On the above mentioned date and time (PW-1) was at work. Whilst at work (PW-1) left her mobile phone on her table at the front desk and went to the back of the office. (PW-1) returned to the front desk and discovered her mobile phone missing from her table. (PW-1) reported the matter to the Ba Police Station. Upon investigation the mobile phone was recovered from one Asena Naivolia, (PW-2) 24yrs, casual worker of Yalalevu, Ba. (PW-2) stated that the accused sold her the mobile phone for $70.00.

Accused was arrested, interviewed under caution and admitted committing the offence. Accused was formally charged for one count of Receiving stolen property contrary to Section 306 (1) of the Crimes Act of 2009, Accused appearing in custody for Court.


  1. After considering mitigation on 21st August, 2018 the appellant was sentenced to 12 months imprisonment.
  2. In respect of the charge of absconding bail on 13 August, 2018 the appellant in the presence of his counsel pleaded guilty to the charge and thereafter admitted the summary of facts after it was read to him.

SUMMARY OF FACTS


7. The following summary of facts was admitted by the appellant:


“On 03rd July, 17 at about 0900 hrs at Ba Magistrate Court the accused was bailed by Ba Magistrate Court. On 31st August, 2017 at about 0900 hrs at Ba Magistrate Court whilst on bail the accused failed to present himself at Ba Magistrate Court.


On 02/11/17 the accused was arrested and caution interviewed and was formally charged for the offence of absconding bail and is in custody for court.”


8. The learned Magistrate after being satisfied that the guilty plea was unequivocal convicted the appellant as charged.


9. After hearing mitigation, on 21 August, 2018 the appellant was sentenced to 5 months and 16 days imprisonment. This sentence was made consecutive to 12 months imprisonment in CF 340 of 2017 (receiving stolen property).


10. The total term of imprisonment to be served by the appellant is 17 months and 16 days without a non-parole period.


11. The appellant being dissatisfied with the sentence filed a timely appeal against sentence as follows:


“i).The net sentence imposed was excessive and wrong in principle;


ii).The learned Magistrate erred in not taking into account relevant
factors;


iii).The learned Magistrate had not placed sufficient weight to the mitigating factors when sentencing the Appellant.”


  1. Both counsel have filed written submissions and also made oral submissions during the hearing for which this court is grateful. This court also wishes to acknowledge the assistance of state counsel in filing supplementary case authority.

INFORMATION SHOWN:
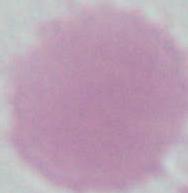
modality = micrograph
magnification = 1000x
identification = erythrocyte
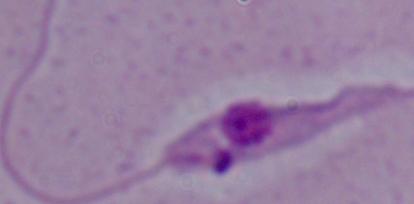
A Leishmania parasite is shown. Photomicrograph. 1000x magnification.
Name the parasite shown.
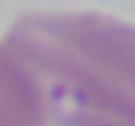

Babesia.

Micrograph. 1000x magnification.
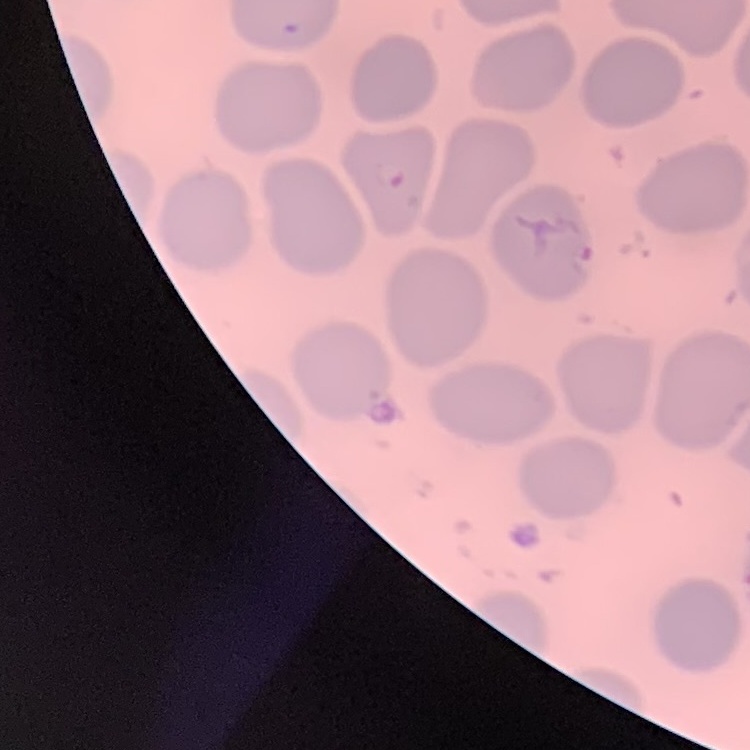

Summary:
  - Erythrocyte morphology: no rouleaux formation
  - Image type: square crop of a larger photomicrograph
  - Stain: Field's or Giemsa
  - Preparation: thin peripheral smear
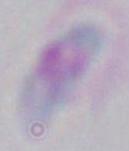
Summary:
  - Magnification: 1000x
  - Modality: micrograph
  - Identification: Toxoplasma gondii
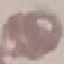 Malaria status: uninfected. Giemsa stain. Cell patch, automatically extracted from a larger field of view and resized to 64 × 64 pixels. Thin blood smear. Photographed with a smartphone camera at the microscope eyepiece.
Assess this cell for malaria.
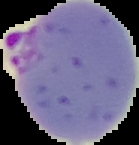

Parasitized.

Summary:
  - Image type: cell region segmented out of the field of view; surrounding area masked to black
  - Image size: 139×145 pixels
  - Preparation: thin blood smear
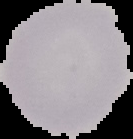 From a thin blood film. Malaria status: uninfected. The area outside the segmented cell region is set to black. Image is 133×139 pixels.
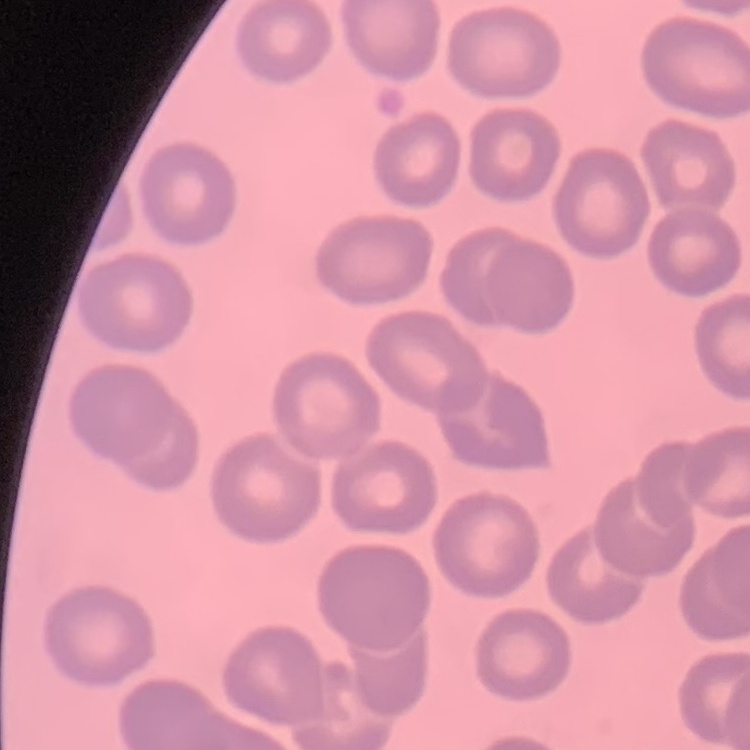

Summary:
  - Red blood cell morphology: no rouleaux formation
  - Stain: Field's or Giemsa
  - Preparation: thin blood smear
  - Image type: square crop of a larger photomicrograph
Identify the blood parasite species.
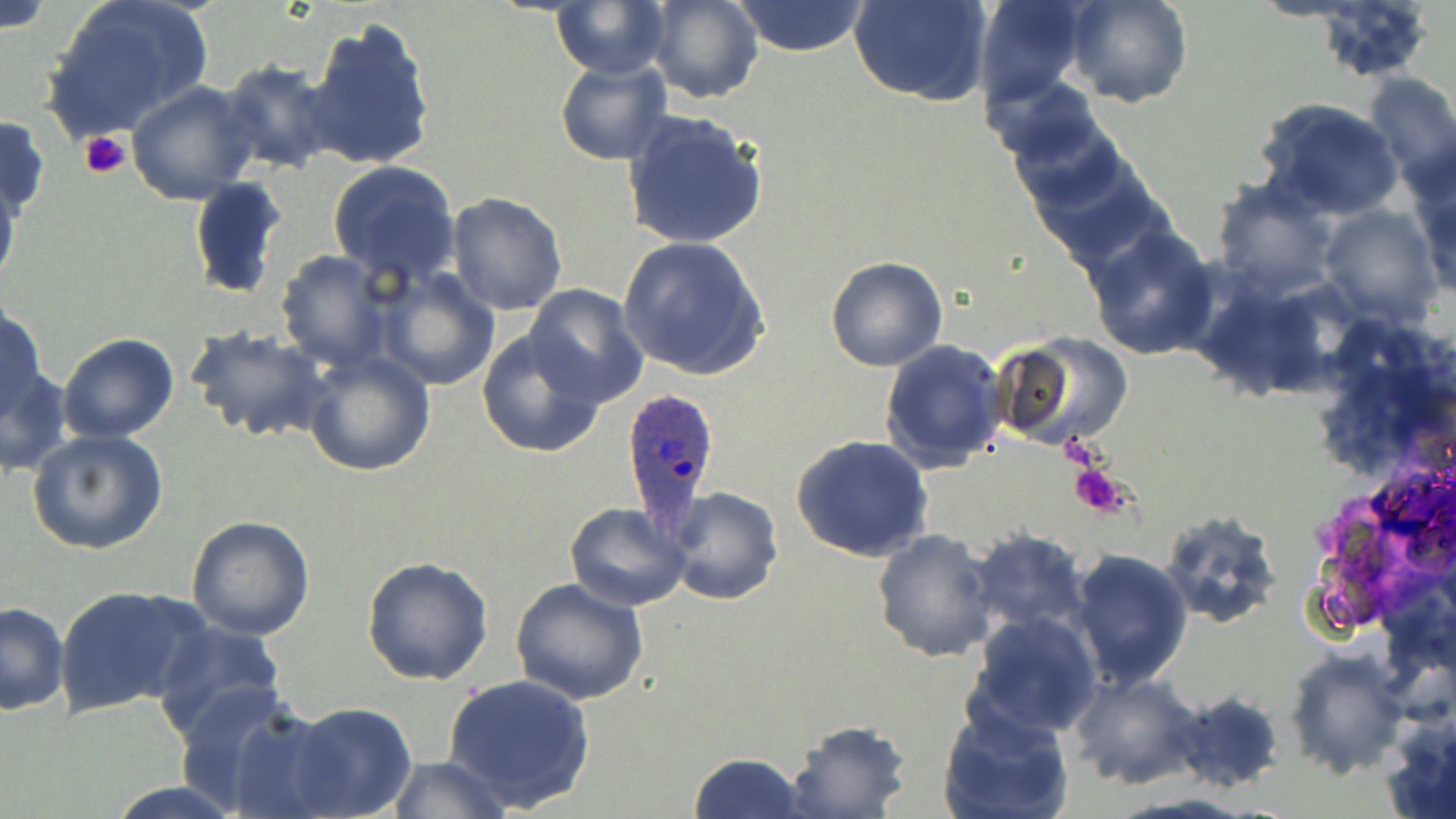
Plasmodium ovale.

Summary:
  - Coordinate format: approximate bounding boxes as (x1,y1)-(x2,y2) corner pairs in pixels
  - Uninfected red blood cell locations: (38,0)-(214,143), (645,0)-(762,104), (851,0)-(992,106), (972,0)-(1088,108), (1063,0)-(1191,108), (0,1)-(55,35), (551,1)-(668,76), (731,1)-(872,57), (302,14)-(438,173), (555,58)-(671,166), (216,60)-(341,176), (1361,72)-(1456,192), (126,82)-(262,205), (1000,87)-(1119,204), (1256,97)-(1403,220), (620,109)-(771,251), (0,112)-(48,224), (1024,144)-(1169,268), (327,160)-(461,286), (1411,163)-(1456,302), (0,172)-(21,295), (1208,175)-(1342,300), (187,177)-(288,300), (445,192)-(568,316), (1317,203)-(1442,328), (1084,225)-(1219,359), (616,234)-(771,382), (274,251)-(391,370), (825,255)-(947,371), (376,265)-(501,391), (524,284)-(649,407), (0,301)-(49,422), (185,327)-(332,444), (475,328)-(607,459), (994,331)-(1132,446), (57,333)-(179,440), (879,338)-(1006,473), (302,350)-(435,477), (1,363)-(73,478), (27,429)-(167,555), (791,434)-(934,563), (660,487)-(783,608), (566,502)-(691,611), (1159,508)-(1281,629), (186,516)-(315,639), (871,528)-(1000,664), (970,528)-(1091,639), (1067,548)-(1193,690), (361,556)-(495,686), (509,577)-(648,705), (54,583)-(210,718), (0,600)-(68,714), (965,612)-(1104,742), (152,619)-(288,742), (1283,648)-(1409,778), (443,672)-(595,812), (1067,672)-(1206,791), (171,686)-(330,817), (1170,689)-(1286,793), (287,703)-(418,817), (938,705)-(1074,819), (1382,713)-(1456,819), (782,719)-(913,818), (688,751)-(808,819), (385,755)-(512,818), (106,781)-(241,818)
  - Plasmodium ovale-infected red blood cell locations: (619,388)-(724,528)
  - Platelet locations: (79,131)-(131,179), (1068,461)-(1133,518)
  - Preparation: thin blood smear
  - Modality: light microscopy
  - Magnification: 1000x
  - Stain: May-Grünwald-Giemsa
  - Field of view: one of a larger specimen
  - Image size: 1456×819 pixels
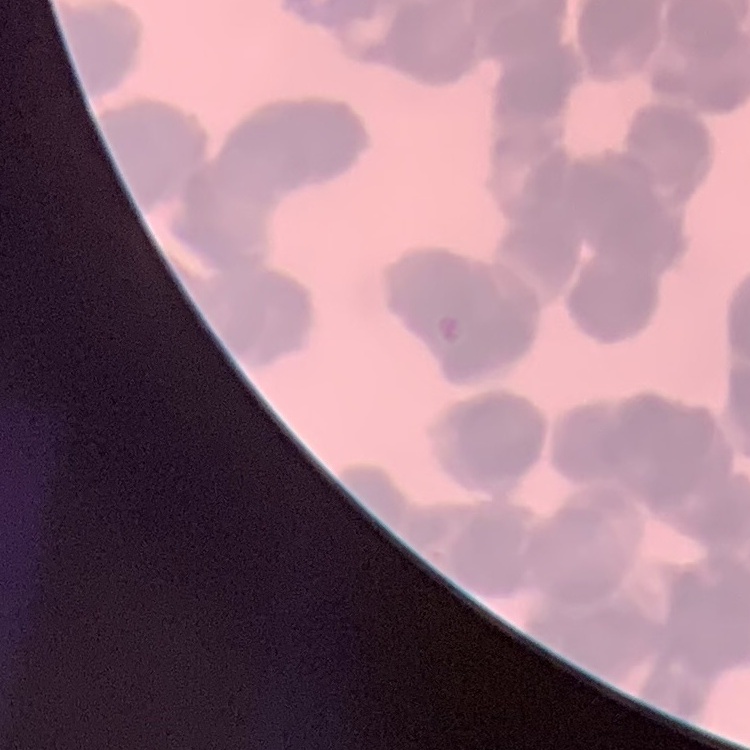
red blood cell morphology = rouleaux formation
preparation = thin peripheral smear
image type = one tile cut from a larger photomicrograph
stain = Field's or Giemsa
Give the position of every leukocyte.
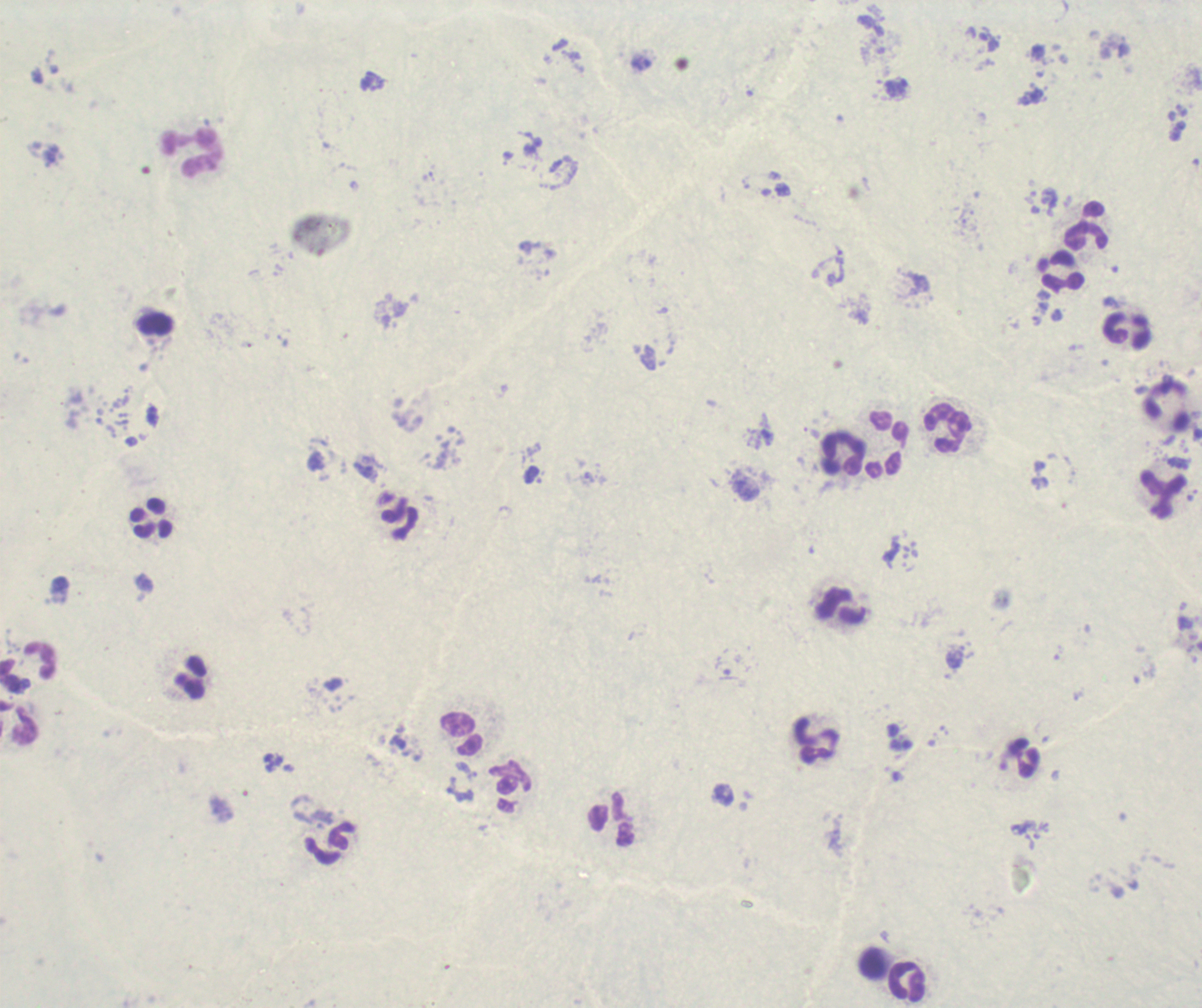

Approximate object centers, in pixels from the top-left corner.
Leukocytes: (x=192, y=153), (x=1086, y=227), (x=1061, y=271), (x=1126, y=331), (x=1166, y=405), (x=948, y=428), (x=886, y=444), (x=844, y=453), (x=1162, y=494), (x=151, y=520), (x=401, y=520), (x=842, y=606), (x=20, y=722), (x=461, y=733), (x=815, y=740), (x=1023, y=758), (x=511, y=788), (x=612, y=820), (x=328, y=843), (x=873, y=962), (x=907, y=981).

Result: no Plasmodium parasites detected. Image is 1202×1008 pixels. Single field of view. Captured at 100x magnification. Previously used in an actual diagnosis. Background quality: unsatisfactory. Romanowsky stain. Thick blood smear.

REQUIREMENT 1:
Answer these questions from the court text:
(a) For what price did the accused sell the mobile phone to PW-2?
(b) On what date was the accused arrested for absconding bail?
(c) What total term of imprisonment is the appellant to serve?
REQUIREMENT 2:
Rewrite the court text from "Accused was arrested, interviewed" up to and including "read to him.", changing "interviewed under caution" to "questioned under caution".

WRITTEN SOLUTION 1:
(a) $70.00
(b) 02/11/17
(c) 17 months and 16 days, without a non-parole period

WRITTEN SOLUTION 2:
Accused was arrested, questioned under caution and admitted committing the offence. Accused was formally charged for one count of Receiving stolen property contrary to Section 306 (1) of the Crimes Act of 2009, Accused appearing in custody for Court.


  1. After considering mitigation on 21st August, 2018 the appellant was sentenced to 12 months imprisonment.
  2. In respect of the charge of absconding bail on 13 August, 2018 the appellant in the presence of his counsel pleaded guilty to the charge and thereafter admitted the summary of facts after it was read to him.